DO ZROBIENIA
Przepisz dokładnie wszystkie poniższe wiersze. Obrazy pomiń w odpowiedzi.

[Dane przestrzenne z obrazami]
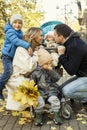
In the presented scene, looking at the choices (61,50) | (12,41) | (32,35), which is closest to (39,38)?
(32,35)

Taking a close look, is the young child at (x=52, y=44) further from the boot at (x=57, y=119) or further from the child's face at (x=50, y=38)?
the boot at (x=57, y=119)

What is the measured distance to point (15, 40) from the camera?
597cm

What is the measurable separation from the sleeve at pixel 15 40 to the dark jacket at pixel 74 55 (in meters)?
0.63

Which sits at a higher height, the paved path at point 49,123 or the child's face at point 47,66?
the child's face at point 47,66

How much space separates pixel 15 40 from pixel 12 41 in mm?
95

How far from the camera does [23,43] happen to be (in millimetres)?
5797

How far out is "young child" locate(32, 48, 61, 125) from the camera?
5500 mm

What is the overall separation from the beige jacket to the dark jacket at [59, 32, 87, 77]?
491 millimetres

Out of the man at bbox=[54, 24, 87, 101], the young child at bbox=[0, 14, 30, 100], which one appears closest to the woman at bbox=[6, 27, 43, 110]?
the young child at bbox=[0, 14, 30, 100]

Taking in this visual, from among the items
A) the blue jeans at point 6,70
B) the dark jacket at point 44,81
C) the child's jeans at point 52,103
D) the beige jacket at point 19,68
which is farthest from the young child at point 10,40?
the child's jeans at point 52,103

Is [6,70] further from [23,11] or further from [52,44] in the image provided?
[23,11]

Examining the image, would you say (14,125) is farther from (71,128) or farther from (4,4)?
(4,4)

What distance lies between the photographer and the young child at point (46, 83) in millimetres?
5500

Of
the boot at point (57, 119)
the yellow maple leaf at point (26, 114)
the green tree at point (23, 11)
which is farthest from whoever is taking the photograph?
the green tree at point (23, 11)
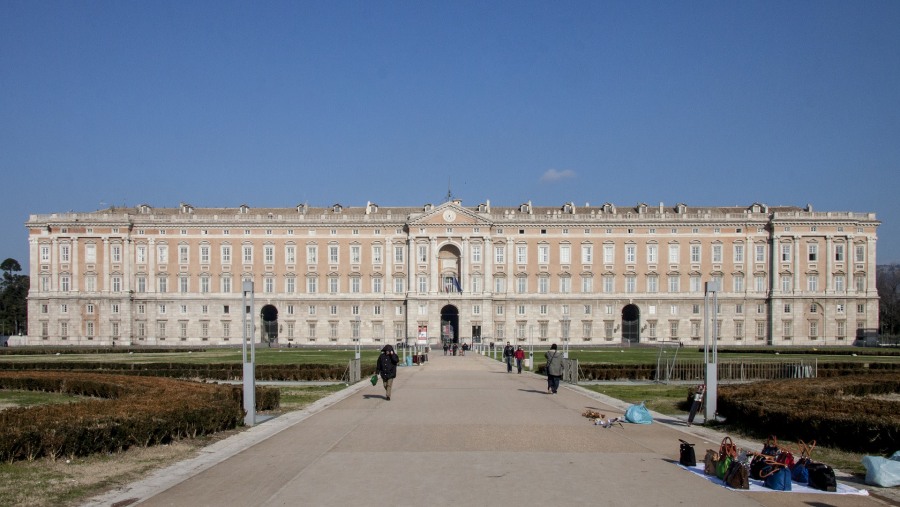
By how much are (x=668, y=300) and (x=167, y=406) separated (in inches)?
3212

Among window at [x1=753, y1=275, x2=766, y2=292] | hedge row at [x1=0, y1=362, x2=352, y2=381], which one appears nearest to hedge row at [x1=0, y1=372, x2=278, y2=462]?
hedge row at [x1=0, y1=362, x2=352, y2=381]

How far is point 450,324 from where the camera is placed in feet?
319

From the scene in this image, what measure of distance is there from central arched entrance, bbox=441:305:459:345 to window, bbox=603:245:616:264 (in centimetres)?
1718

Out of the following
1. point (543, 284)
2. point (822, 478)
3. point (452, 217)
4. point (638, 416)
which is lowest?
point (638, 416)

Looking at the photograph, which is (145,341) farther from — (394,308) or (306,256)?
(394,308)

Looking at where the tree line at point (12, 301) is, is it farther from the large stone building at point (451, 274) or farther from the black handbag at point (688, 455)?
the black handbag at point (688, 455)

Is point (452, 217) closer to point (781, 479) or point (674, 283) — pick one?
point (674, 283)

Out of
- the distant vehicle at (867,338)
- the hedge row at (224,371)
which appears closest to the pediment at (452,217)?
the distant vehicle at (867,338)

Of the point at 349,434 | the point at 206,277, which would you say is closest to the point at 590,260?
the point at 206,277

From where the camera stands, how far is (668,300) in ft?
312

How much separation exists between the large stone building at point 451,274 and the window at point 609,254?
116 millimetres

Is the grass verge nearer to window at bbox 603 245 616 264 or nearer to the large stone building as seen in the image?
the large stone building

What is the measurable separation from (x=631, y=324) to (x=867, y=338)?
24184 millimetres

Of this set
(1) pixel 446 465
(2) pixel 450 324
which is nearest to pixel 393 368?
(1) pixel 446 465
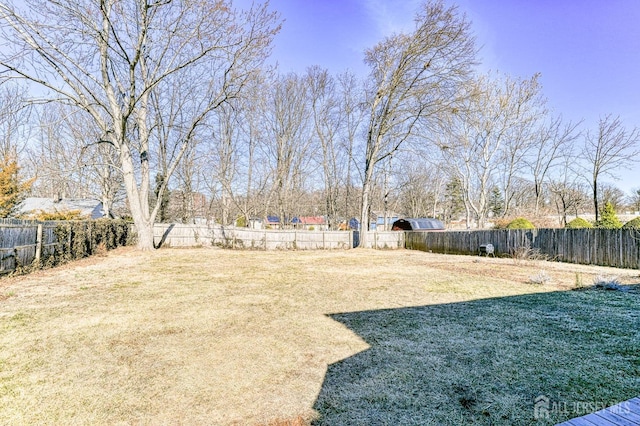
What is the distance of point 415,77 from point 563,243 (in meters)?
9.63

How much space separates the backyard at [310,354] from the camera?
221 cm

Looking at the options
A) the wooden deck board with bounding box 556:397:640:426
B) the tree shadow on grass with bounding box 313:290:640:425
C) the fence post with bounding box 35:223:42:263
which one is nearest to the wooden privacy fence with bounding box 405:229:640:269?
the tree shadow on grass with bounding box 313:290:640:425

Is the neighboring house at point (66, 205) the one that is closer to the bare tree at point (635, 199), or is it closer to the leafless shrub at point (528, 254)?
the leafless shrub at point (528, 254)

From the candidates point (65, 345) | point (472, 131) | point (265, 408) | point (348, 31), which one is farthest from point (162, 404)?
point (472, 131)

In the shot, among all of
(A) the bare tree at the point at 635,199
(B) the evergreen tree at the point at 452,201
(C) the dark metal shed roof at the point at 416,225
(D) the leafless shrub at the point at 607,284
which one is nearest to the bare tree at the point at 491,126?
(C) the dark metal shed roof at the point at 416,225

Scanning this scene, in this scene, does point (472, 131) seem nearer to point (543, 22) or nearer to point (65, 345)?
point (543, 22)

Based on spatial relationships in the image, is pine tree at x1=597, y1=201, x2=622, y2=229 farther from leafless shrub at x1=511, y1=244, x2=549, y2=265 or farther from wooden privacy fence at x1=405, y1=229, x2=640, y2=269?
leafless shrub at x1=511, y1=244, x2=549, y2=265

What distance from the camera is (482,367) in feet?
9.27

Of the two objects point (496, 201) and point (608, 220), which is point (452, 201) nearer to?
point (496, 201)

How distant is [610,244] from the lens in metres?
10.1

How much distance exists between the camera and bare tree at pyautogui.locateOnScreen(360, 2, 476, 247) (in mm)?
13719

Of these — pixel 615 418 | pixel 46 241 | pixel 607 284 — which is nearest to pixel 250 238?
pixel 46 241

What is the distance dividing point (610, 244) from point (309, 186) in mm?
21025

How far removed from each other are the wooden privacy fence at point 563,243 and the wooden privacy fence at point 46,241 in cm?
1548
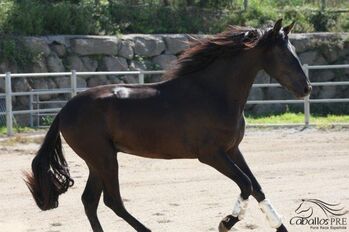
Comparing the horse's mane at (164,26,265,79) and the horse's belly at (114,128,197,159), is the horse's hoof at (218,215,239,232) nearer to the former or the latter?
the horse's belly at (114,128,197,159)

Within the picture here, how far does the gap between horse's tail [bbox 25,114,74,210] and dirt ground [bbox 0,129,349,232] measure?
0.46 meters

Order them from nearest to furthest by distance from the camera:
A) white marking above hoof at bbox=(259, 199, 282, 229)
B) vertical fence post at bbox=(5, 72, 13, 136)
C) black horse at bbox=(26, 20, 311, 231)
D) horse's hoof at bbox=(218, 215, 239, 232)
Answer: white marking above hoof at bbox=(259, 199, 282, 229)
horse's hoof at bbox=(218, 215, 239, 232)
black horse at bbox=(26, 20, 311, 231)
vertical fence post at bbox=(5, 72, 13, 136)

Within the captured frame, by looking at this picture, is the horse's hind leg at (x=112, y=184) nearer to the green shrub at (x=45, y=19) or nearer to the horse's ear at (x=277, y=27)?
the horse's ear at (x=277, y=27)

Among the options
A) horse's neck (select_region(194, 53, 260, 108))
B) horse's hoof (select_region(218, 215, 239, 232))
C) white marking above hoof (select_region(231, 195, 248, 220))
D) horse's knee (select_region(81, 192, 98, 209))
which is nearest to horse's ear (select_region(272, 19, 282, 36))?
horse's neck (select_region(194, 53, 260, 108))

WYNIK ZADANIA
In the presented scene, looking at the choices (61,50) | (12,41) | (32,35), which is closest to (39,38)?
(32,35)

Taking a close look, is the young child at (x=52, y=44) further from the boot at (x=57, y=119) or further from the child's face at (x=50, y=38)?
the boot at (x=57, y=119)

What is the measured distance to point (15, 40) from the camera?
597cm

What is the measurable separation from the sleeve at pixel 15 40 to the dark jacket at pixel 74 55 (in meters)?
0.63

Which sits at a higher height, the paved path at point 49,123 or the child's face at point 47,66?
the child's face at point 47,66

How much space separates pixel 15 40 from pixel 12 41 in mm?
95

How far from the camera does [23,43] happen to be (in millimetres)?
5797

How far out is "young child" locate(32, 48, 61, 125) from the camera?
5500 mm

What is the overall separation from the beige jacket to the dark jacket at [59, 32, 87, 77]?
491 millimetres

Out of the man at bbox=[54, 24, 87, 101], the young child at bbox=[0, 14, 30, 100], which one appears closest to the woman at bbox=[6, 27, 43, 110]?
the young child at bbox=[0, 14, 30, 100]

Taking in this visual, from among the items
A) the blue jeans at point 6,70
B) the dark jacket at point 44,81
C) the child's jeans at point 52,103
D) the beige jacket at point 19,68
which is farthest from the young child at point 10,40?
the child's jeans at point 52,103

Is [6,70] further from [23,11] or further from [52,44] in the image provided?
[23,11]

Examining the image, would you say (14,125) is farther from (71,128) or farther from (4,4)?
(4,4)

What distance lies between the photographer and the young child at point (46, 83) in millimetres?
5500

Of
the boot at point (57, 119)
the yellow maple leaf at point (26, 114)
the green tree at point (23, 11)
which is farthest from whoever is taking the photograph?
the green tree at point (23, 11)
By how much are (x=668, y=300) and (x=167, y=406) separated (in inches)?
3212

Among window at [x1=753, y1=275, x2=766, y2=292] | hedge row at [x1=0, y1=362, x2=352, y2=381], which one appears nearest to hedge row at [x1=0, y1=372, x2=278, y2=462]?
hedge row at [x1=0, y1=362, x2=352, y2=381]

How far is point 450,324 from where the camera is placed in feet?
319

From the scene in this image, what measure of distance is there from central arched entrance, bbox=441:305:459:345 to window, bbox=603:245:616:264 (in centimetres)?
1718

Out of the following
1. point (543, 284)
2. point (822, 478)
3. point (452, 217)
4. point (638, 416)
which is lowest?
point (638, 416)

Looking at the photograph, which is (145,341) farther from — (394,308) or (306,256)?
(394,308)

Looking at where the tree line at point (12, 301) is, is it farther from the large stone building at point (451, 274) or farther from the black handbag at point (688, 455)?
the black handbag at point (688, 455)

Is point (452, 217) closer to point (781, 479) or point (674, 283) — pick one?
point (674, 283)

Out of
- the distant vehicle at (867,338)
- the hedge row at (224,371)
which appears closest to the pediment at (452,217)?
the distant vehicle at (867,338)

Of the point at 349,434 | the point at 206,277, which would you say is closest to the point at 590,260?
the point at 206,277

From where the camera stands, how far is (668,300) in ft?
312

How much separation exists between the large stone building at point 451,274 and the window at point 609,254?
116 millimetres

Is the grass verge nearer to window at bbox 603 245 616 264 or nearer to the large stone building as seen in the image?
the large stone building

What is the measurable separation from (x=631, y=324) to (x=867, y=338)?
24184 millimetres

Of this set
(1) pixel 446 465
(2) pixel 450 324
which is nearest to pixel 393 368?
(1) pixel 446 465
What is the distance of point 415,77 from point 563,243 (in meters)?
9.63

How much space separates the backyard at [310,354] from the camera?
221 cm

Looking at the options
A) the wooden deck board with bounding box 556:397:640:426
B) the tree shadow on grass with bounding box 313:290:640:425
C) the fence post with bounding box 35:223:42:263
which one is nearest to the wooden privacy fence with bounding box 405:229:640:269?
the tree shadow on grass with bounding box 313:290:640:425

Is the neighboring house at point (66, 205) the one that is closer to the bare tree at point (635, 199), or is it closer to the leafless shrub at point (528, 254)?
the leafless shrub at point (528, 254)

From the candidates point (65, 345) | point (472, 131) | point (265, 408) | point (348, 31), which one is farthest from point (162, 404)?
point (472, 131)

In the shot, among all of
(A) the bare tree at the point at 635,199
(B) the evergreen tree at the point at 452,201
(C) the dark metal shed roof at the point at 416,225
(D) the leafless shrub at the point at 607,284
which one is nearest to the bare tree at the point at 491,126?
(C) the dark metal shed roof at the point at 416,225

Scanning this scene, in this scene, does point (472, 131) seem nearer to point (543, 22) or nearer to point (65, 345)?
point (543, 22)

Based on spatial relationships in the image, is pine tree at x1=597, y1=201, x2=622, y2=229 farther from leafless shrub at x1=511, y1=244, x2=549, y2=265 or farther from wooden privacy fence at x1=405, y1=229, x2=640, y2=269?
leafless shrub at x1=511, y1=244, x2=549, y2=265

What distance from the camera is (482,367) in feet?
9.27

Of the two objects point (496, 201) and point (608, 220), which is point (452, 201) nearer to?
point (496, 201)

How distant is [610,244] from the lens in metres?
10.1

How much distance exists between the camera and bare tree at pyautogui.locateOnScreen(360, 2, 476, 247) (in mm)?
13719

Of these — pixel 615 418 | pixel 46 241 | pixel 607 284 — which is nearest to pixel 250 238?
pixel 46 241

What is the distance dividing point (610, 244) from point (309, 186) in mm?
21025

How far removed from each other are the wooden privacy fence at point 563,243 and the wooden privacy fence at point 46,241 in cm?
1548
Comparing the horse's mane at (164,26,265,79) and the horse's belly at (114,128,197,159), is the horse's hoof at (218,215,239,232) nearer to the former or the latter?
the horse's belly at (114,128,197,159)

Within the picture here, how far does the gap between horse's tail [bbox 25,114,74,210] and dirt ground [bbox 0,129,349,232] measure?
0.46 meters

Order them from nearest to furthest by distance from the camera:
A) white marking above hoof at bbox=(259, 199, 282, 229)
B) vertical fence post at bbox=(5, 72, 13, 136)
C) black horse at bbox=(26, 20, 311, 231)
D) horse's hoof at bbox=(218, 215, 239, 232)
Answer: white marking above hoof at bbox=(259, 199, 282, 229)
horse's hoof at bbox=(218, 215, 239, 232)
black horse at bbox=(26, 20, 311, 231)
vertical fence post at bbox=(5, 72, 13, 136)

Within the captured frame, by looking at this picture, is the horse's hind leg at (x=112, y=184) nearer to the green shrub at (x=45, y=19) or nearer to the horse's ear at (x=277, y=27)?
the horse's ear at (x=277, y=27)

Among the options
A) horse's neck (select_region(194, 53, 260, 108))
B) horse's hoof (select_region(218, 215, 239, 232))
C) white marking above hoof (select_region(231, 195, 248, 220))
D) horse's knee (select_region(81, 192, 98, 209))
which is nearest to horse's ear (select_region(272, 19, 282, 36))?
horse's neck (select_region(194, 53, 260, 108))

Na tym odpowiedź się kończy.